Economic Policy in Japan 2010

Deflation has been the biggest concern for the Japanese economy in the last 10 years. This trend has depressed the economic growth of Japan and held down the increase in wages. Under deflation, it is extremely difficult to set order for national finance.

Currently, the yen has been rising rapidly and a strong yen is generally unfavorable for Japanese exporters. As Japan is often called an export-led economy, the higher yen has driven down stock prices.

In order to deal with the strong yen and deflation, on October 5th 2010, the Bank of Japan (BOJ) decided to return to a zero-interest rate policy for the first time since July 2006, and this rate will be maintained until the end of deflation is in sight.

As a stimulus measure, the BOJ decided to set up a \ 5 trillion fund to purchase a wide range of financial assets including; long-term Japanese government bonds, exchange-traded funds and real estate investment trust funds.

As a result to this announcement, the Nikkei average rebounded sharply on the Tokyo Stock Exchange, however this was short lived as the yen dropped back to \82 from \84. The reason for this temporary gain is that the U.S.
economy has been showing signs of stagnation and U.S. interest rate is projected to fall ever further.
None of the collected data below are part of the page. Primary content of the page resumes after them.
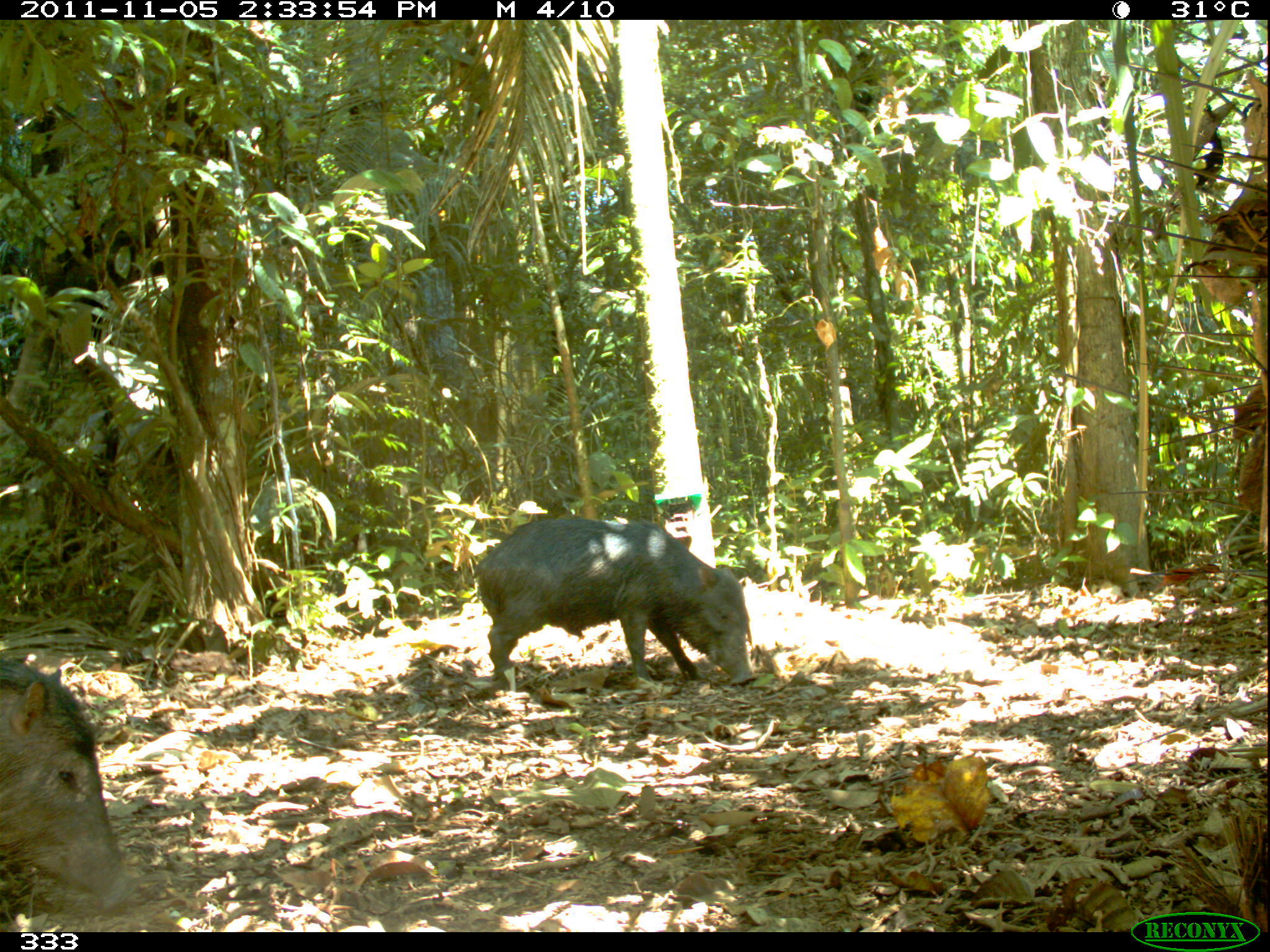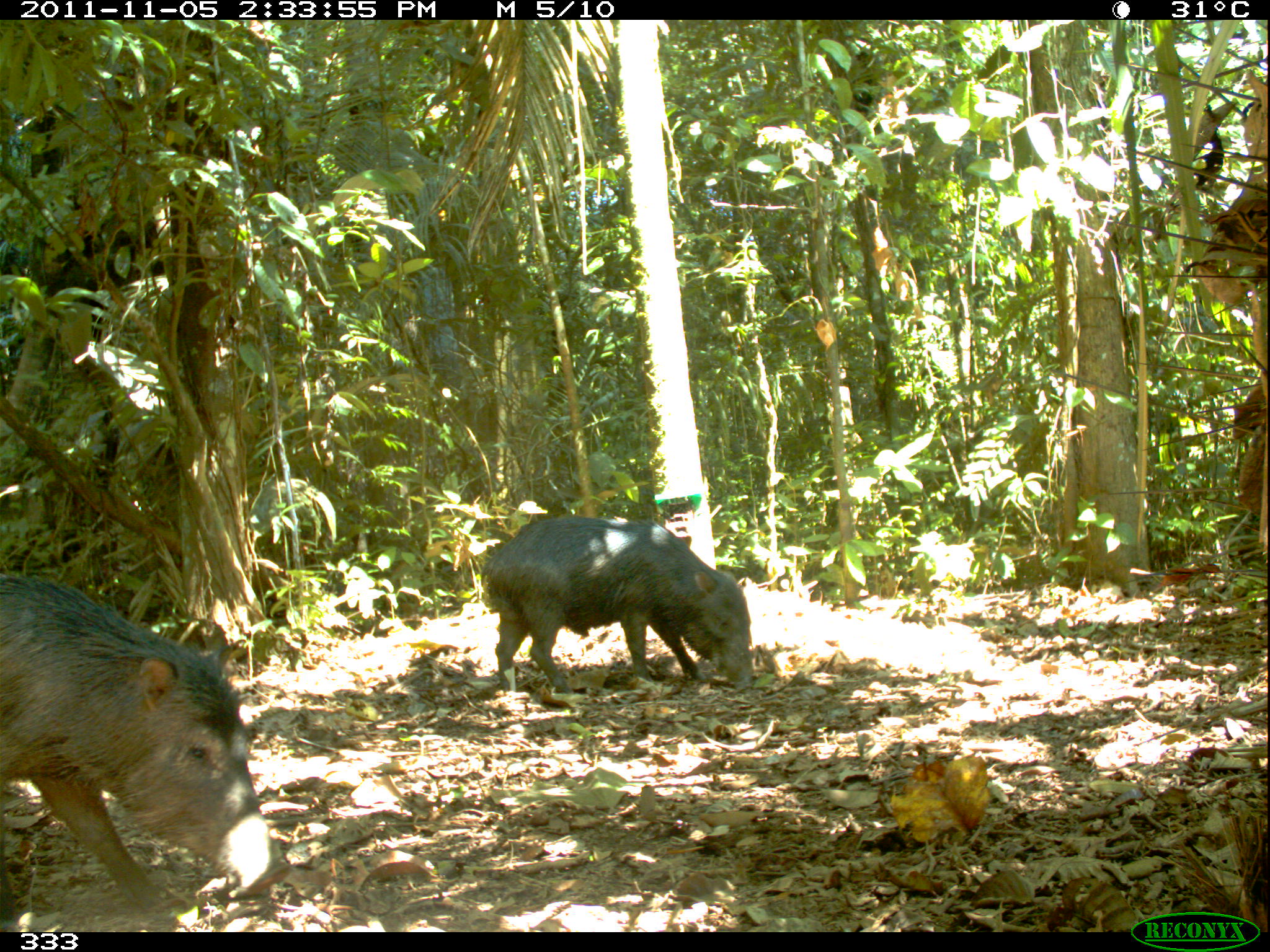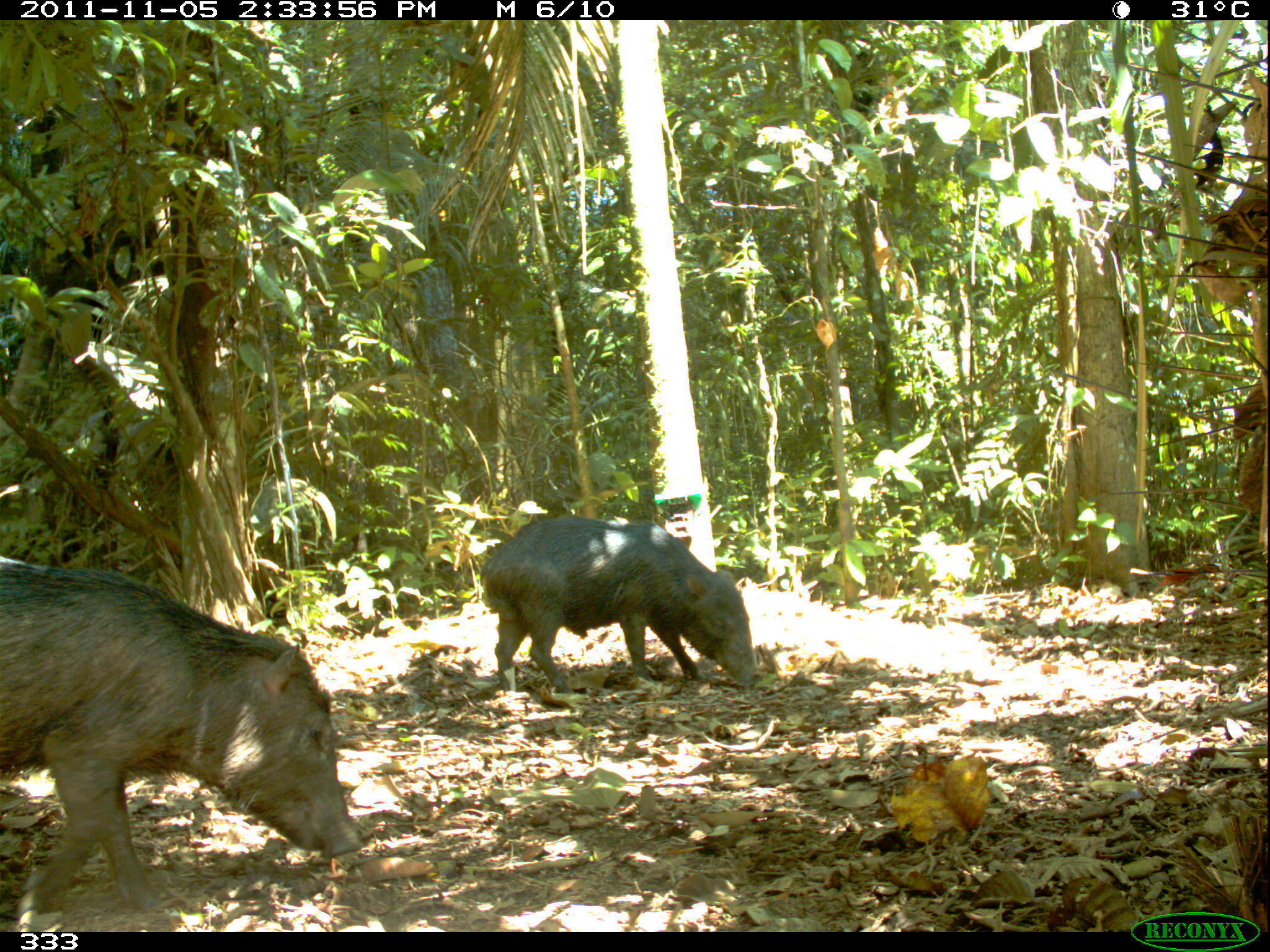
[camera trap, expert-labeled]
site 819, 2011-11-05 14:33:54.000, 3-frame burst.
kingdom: Animalia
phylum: Chordata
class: Mammalia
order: Artiodactyla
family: Tayassuidae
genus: Tayassu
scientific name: Tayassu pecari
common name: white-lipped peccary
Tayassu pecari (white-lipped peccary).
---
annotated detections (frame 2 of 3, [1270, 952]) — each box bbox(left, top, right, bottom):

After all, the Japanese economy still depends greatly on the U.S. and it is important to our economy that the U.S. economy recovers quickly. It is also important to note that neither country should consider protectionism or a cheap-currency policy. It is vital that both the U.S. and Japan expand their domestic demand to create much needed employment opportunities.

That said, it is fair to say that after the change of regime, the DPJ have done almost nothing new for economic policies in Japan, and have only continued to implement policies that had been started from the LDP-NEW KOMEITO coalition administration.